Write out exactly the lines from the one with "Is point 321,71" through the last line. Pictures stay out.

((

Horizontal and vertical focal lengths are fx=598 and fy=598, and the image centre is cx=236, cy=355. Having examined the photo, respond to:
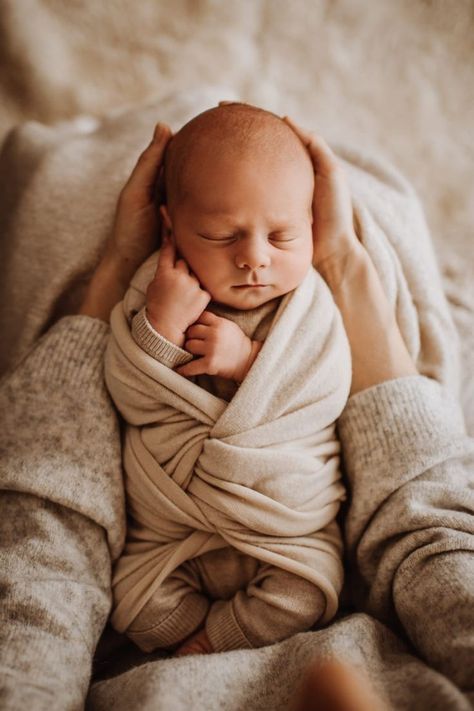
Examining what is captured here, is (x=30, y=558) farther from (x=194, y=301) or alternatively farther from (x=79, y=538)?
(x=194, y=301)

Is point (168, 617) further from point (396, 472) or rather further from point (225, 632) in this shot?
point (396, 472)

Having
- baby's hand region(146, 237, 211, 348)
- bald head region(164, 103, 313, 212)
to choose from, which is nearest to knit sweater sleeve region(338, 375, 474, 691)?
baby's hand region(146, 237, 211, 348)

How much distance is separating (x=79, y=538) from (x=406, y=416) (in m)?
0.55

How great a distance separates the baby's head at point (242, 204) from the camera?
2.95 feet

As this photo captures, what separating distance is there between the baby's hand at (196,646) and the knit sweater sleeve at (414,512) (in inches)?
10.2

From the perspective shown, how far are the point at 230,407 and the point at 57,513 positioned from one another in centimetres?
32

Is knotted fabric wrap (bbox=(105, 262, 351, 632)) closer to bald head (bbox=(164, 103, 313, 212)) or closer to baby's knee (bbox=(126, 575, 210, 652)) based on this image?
baby's knee (bbox=(126, 575, 210, 652))

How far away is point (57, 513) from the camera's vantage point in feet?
3.06

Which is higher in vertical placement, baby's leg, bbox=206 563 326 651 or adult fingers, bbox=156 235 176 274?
adult fingers, bbox=156 235 176 274

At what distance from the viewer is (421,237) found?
4.06 ft

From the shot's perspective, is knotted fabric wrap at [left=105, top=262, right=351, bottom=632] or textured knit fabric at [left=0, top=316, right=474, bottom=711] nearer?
textured knit fabric at [left=0, top=316, right=474, bottom=711]

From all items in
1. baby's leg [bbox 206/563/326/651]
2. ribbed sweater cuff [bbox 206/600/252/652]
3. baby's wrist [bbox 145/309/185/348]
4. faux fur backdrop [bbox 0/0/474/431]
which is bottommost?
ribbed sweater cuff [bbox 206/600/252/652]

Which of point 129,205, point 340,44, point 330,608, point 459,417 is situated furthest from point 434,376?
point 340,44

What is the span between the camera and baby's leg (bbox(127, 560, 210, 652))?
929mm
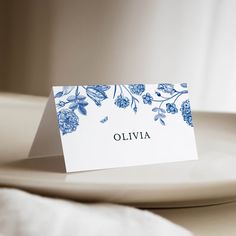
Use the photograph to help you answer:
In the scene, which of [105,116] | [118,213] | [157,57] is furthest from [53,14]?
[118,213]

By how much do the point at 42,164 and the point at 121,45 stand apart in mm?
587

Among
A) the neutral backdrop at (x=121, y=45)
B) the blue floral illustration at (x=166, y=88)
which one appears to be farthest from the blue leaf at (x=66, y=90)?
the neutral backdrop at (x=121, y=45)

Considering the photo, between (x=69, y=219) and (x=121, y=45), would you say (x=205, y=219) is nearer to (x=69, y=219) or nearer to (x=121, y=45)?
(x=69, y=219)

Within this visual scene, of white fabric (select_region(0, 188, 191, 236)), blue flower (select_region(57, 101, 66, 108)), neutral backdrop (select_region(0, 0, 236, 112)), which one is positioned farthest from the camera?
neutral backdrop (select_region(0, 0, 236, 112))

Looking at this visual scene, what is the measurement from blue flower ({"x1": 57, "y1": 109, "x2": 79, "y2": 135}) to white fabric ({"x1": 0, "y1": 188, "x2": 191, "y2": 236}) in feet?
0.25

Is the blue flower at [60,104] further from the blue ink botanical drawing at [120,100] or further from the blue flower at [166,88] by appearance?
the blue flower at [166,88]

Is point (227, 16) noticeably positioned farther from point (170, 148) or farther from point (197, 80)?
point (170, 148)

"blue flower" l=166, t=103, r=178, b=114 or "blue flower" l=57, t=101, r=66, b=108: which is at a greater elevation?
"blue flower" l=57, t=101, r=66, b=108

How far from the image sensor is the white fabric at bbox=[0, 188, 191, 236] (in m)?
0.34

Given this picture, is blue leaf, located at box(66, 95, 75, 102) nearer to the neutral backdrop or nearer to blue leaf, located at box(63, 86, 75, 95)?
blue leaf, located at box(63, 86, 75, 95)

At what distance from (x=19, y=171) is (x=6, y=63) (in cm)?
52

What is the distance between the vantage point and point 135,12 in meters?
1.00

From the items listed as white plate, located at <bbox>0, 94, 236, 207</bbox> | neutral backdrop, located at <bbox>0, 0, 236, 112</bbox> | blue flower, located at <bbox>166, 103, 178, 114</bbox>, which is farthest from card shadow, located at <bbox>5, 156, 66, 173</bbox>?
neutral backdrop, located at <bbox>0, 0, 236, 112</bbox>

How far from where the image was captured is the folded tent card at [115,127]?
0.44m
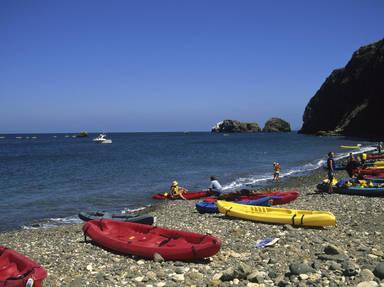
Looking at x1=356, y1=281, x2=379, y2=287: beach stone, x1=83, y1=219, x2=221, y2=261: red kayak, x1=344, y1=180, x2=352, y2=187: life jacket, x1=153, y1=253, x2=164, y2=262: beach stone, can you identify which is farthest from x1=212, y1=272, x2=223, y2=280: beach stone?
x1=344, y1=180, x2=352, y2=187: life jacket

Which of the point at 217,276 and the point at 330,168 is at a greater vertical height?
the point at 330,168

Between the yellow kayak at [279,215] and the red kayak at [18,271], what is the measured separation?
8686mm

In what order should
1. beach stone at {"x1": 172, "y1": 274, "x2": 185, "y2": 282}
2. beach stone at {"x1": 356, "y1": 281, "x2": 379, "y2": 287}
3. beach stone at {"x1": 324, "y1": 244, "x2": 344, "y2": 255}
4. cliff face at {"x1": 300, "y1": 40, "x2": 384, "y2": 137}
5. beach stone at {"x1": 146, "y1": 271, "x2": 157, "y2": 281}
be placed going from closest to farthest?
beach stone at {"x1": 356, "y1": 281, "x2": 379, "y2": 287}, beach stone at {"x1": 172, "y1": 274, "x2": 185, "y2": 282}, beach stone at {"x1": 146, "y1": 271, "x2": 157, "y2": 281}, beach stone at {"x1": 324, "y1": 244, "x2": 344, "y2": 255}, cliff face at {"x1": 300, "y1": 40, "x2": 384, "y2": 137}

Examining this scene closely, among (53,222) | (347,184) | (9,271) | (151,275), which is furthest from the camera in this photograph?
(347,184)

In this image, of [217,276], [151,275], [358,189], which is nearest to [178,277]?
[151,275]

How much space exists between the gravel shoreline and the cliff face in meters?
94.7

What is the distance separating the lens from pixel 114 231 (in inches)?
527

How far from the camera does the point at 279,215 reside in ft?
49.4

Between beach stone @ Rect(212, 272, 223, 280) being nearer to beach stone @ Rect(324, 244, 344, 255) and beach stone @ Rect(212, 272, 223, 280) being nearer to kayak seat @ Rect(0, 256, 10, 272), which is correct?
beach stone @ Rect(324, 244, 344, 255)

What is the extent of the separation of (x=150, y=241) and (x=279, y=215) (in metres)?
5.41

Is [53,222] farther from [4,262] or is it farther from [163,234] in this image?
[4,262]

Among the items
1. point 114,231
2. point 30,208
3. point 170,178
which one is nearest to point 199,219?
point 114,231

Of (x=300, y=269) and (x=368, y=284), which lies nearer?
(x=368, y=284)

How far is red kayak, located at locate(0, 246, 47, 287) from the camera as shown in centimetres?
823
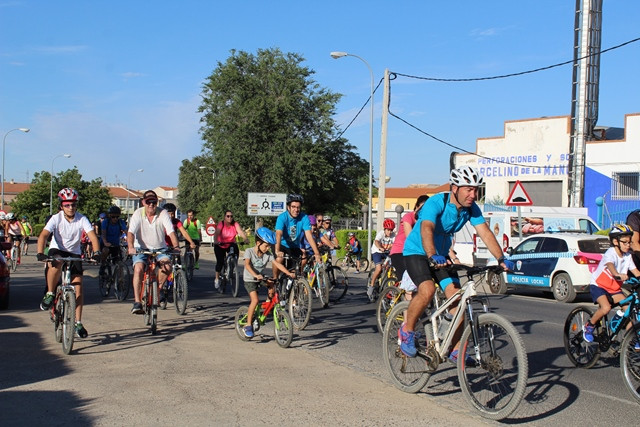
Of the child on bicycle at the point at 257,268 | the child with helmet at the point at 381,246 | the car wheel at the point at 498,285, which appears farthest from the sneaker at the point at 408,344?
the car wheel at the point at 498,285

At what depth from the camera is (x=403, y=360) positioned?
6496 mm

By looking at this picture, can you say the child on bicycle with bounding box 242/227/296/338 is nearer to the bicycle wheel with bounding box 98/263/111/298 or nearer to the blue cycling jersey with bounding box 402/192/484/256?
the blue cycling jersey with bounding box 402/192/484/256

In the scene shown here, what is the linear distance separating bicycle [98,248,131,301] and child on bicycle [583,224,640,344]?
29.9 ft

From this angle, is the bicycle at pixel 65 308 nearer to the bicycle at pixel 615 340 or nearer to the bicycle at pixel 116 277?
→ the bicycle at pixel 116 277

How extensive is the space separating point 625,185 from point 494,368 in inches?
1350


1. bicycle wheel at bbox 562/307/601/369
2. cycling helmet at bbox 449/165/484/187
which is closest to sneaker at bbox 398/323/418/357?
cycling helmet at bbox 449/165/484/187

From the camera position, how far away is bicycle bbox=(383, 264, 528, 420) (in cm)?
527

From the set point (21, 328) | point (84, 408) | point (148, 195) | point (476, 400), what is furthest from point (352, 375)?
point (21, 328)

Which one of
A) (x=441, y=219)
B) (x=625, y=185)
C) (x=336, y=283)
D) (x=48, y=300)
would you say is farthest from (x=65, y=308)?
(x=625, y=185)

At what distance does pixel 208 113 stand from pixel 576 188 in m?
27.0

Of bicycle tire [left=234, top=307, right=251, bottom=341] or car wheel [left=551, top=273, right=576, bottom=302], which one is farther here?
car wheel [left=551, top=273, right=576, bottom=302]

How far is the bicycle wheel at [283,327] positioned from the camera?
859cm

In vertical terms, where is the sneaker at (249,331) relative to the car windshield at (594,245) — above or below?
below

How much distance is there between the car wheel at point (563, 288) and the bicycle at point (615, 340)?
320 inches
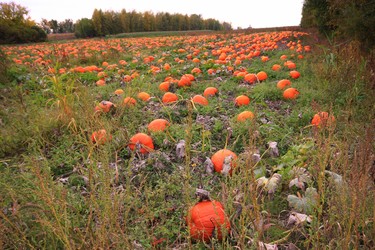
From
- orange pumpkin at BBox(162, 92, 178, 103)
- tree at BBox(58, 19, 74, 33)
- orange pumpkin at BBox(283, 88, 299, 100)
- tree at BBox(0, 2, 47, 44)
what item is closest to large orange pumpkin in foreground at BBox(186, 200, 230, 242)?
orange pumpkin at BBox(162, 92, 178, 103)

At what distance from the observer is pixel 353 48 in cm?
535

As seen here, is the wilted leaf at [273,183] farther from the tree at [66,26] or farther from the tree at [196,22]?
the tree at [66,26]

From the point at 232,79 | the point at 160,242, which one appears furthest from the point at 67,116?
the point at 232,79

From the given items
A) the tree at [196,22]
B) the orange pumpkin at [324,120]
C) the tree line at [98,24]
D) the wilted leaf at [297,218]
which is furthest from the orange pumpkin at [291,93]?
the tree at [196,22]

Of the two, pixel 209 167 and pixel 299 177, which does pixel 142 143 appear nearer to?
pixel 209 167

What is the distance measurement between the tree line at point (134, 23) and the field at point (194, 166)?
39.6 meters

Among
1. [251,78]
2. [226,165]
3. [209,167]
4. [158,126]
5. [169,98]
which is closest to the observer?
[226,165]

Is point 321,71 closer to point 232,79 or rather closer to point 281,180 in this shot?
point 232,79

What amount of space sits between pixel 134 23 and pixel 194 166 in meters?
52.2

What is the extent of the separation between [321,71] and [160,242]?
448 centimetres

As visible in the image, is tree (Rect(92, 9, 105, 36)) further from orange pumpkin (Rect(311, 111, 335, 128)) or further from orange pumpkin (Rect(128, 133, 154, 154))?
orange pumpkin (Rect(311, 111, 335, 128))

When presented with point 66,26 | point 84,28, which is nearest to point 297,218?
point 84,28

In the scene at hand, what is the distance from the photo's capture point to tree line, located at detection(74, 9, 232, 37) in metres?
41.5

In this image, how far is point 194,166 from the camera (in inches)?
114
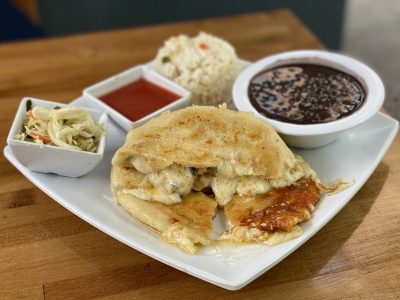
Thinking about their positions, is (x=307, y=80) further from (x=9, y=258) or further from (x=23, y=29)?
(x=23, y=29)

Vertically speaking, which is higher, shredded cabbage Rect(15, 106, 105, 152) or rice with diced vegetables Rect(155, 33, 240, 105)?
shredded cabbage Rect(15, 106, 105, 152)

))

● **Response below**:
Is point 321,71 closer to point 232,79 or rather closer to point 281,180 in this shot?
point 232,79

What amount of space sits between pixel 134 23 and pixel 194 166 in meters?
52.2

What is the extent of the separation between [321,71] and [160,242]?
448 centimetres

As visible in the image, is tree (Rect(92, 9, 105, 36)) further from orange pumpkin (Rect(311, 111, 335, 128)) or further from orange pumpkin (Rect(128, 133, 154, 154))?
orange pumpkin (Rect(311, 111, 335, 128))

When presented with point 66,26 | point 84,28, which is nearest to point 297,218?
point 84,28

In the scene at hand, what is the distance from the photo's capture point to tree line, located at detection(74, 9, 232, 37) in metres?
41.5

In this image, how far is point 194,166 from the camera (in inches)?
114
Thinking about their positions, is (x=307, y=80) further from (x=9, y=258) or further from (x=23, y=29)?
(x=23, y=29)

Vertically speaking, which is higher, shredded cabbage Rect(15, 106, 105, 152) or rice with diced vegetables Rect(155, 33, 240, 105)?
shredded cabbage Rect(15, 106, 105, 152)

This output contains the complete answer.